Start of Provided material

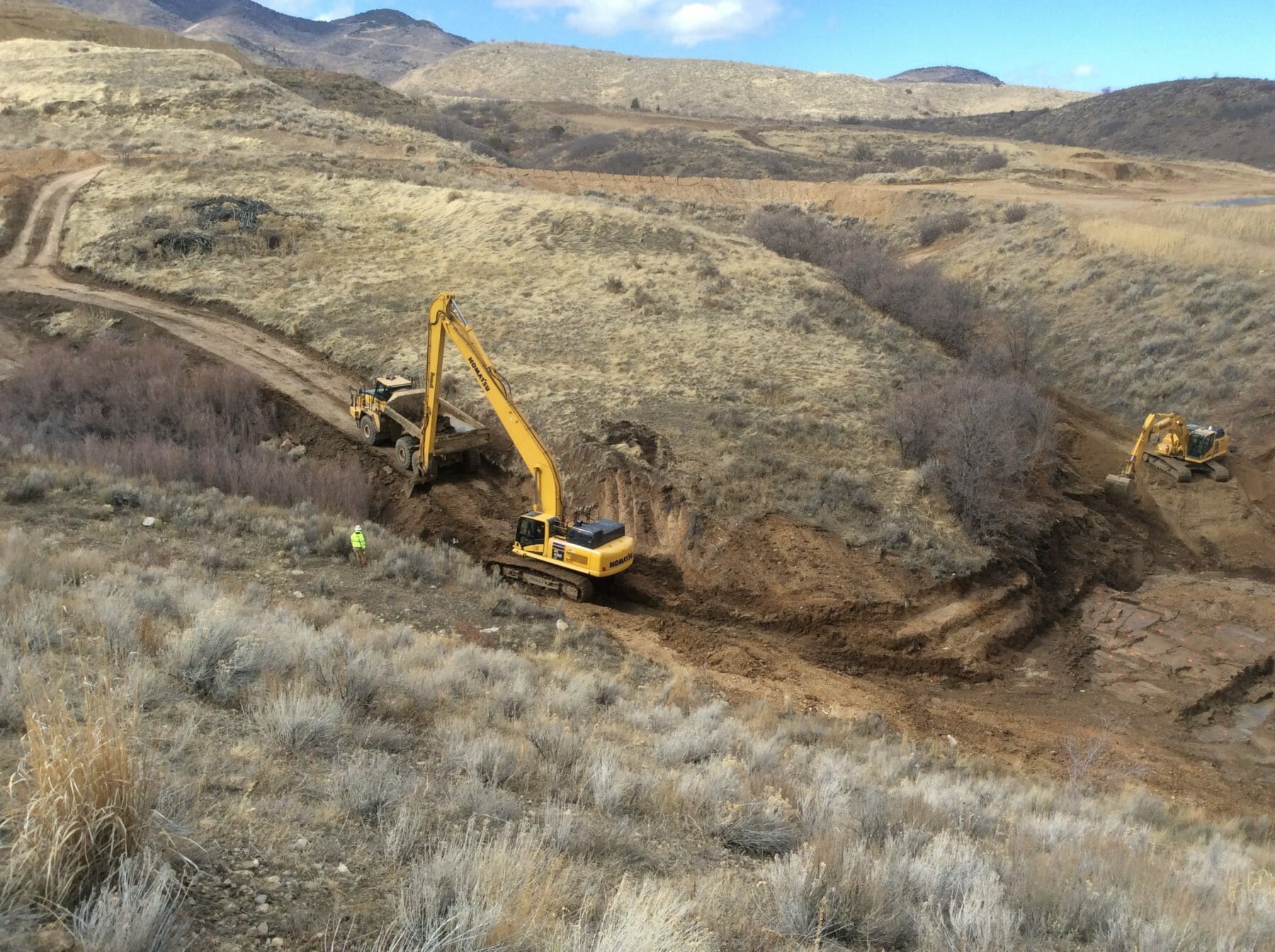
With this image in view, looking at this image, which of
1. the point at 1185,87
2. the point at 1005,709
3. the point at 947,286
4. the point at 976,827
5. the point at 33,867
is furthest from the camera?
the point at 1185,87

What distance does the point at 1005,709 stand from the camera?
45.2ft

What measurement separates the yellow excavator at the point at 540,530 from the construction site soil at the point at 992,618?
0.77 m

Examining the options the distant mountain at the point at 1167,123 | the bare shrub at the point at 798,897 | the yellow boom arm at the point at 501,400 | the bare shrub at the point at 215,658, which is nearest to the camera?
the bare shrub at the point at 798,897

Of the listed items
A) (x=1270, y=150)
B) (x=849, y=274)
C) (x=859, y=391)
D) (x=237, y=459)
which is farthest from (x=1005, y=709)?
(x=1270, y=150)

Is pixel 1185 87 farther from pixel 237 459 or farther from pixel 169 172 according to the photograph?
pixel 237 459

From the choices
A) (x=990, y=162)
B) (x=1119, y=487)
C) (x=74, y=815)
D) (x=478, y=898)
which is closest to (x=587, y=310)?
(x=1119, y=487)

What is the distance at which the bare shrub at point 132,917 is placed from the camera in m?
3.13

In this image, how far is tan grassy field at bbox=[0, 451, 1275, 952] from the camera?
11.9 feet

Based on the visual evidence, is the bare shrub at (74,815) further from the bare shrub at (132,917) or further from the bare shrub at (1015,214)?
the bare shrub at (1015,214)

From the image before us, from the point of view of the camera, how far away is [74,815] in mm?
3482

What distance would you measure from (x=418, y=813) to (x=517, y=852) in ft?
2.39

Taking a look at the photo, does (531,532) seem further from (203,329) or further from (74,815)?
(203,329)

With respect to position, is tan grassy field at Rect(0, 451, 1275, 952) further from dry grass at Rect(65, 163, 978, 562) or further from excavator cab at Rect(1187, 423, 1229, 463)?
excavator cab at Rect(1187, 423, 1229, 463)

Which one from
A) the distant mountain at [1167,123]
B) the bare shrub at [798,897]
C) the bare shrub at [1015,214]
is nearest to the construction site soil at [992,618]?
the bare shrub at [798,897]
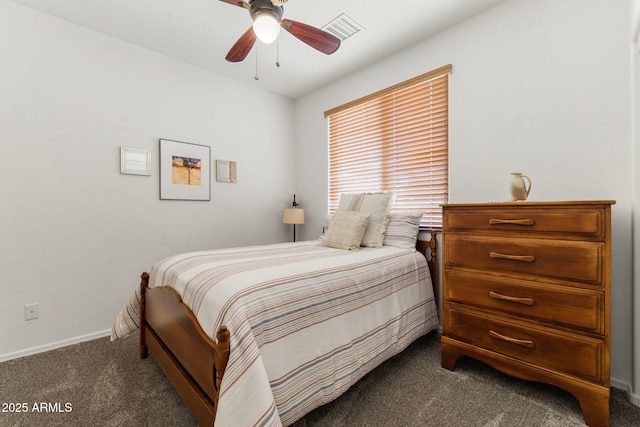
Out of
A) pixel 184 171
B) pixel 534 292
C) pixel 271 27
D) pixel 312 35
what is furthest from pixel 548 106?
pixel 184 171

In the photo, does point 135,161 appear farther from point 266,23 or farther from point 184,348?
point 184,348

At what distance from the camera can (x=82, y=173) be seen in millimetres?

End of Provided material

Render the records as a Markdown table with the columns "Row" and "Line", starting with the line that contains "Taking a look" and going on through the last line of the records. Skip blank lines and leave the pictures out.

(Task answer):
| Row | Line |
|---|---|
| 1 | Taking a look at the photo, does (531,532) seem further from (203,329) or further from (74,815)? |
| 2 | (203,329) |
| 3 | With respect to position, is tan grassy field at Rect(0, 451, 1275, 952) further from dry grass at Rect(65, 163, 978, 562) or further from excavator cab at Rect(1187, 423, 1229, 463)? |
| 4 | excavator cab at Rect(1187, 423, 1229, 463) |
| 5 | Which one from |
| 6 | A) the distant mountain at [1167,123] |
| 7 | B) the bare shrub at [798,897] |
| 8 | C) the bare shrub at [1015,214] |
| 9 | is nearest to the construction site soil at [992,618]? |
| 10 | the bare shrub at [798,897] |
| 11 | Out of |
| 12 | A) pixel 184 171 |
| 13 | B) pixel 534 292 |
| 14 | C) pixel 271 27 |
| 15 | D) pixel 312 35 |
| 16 | what is furthest from pixel 548 106? |
| 17 | pixel 184 171 |
| 18 | In the photo, does point 135,161 appear farther from point 266,23 or farther from point 184,348? |
| 19 | point 184,348 |
| 20 | At what distance from the camera can (x=82, y=173) be seen in millimetres? |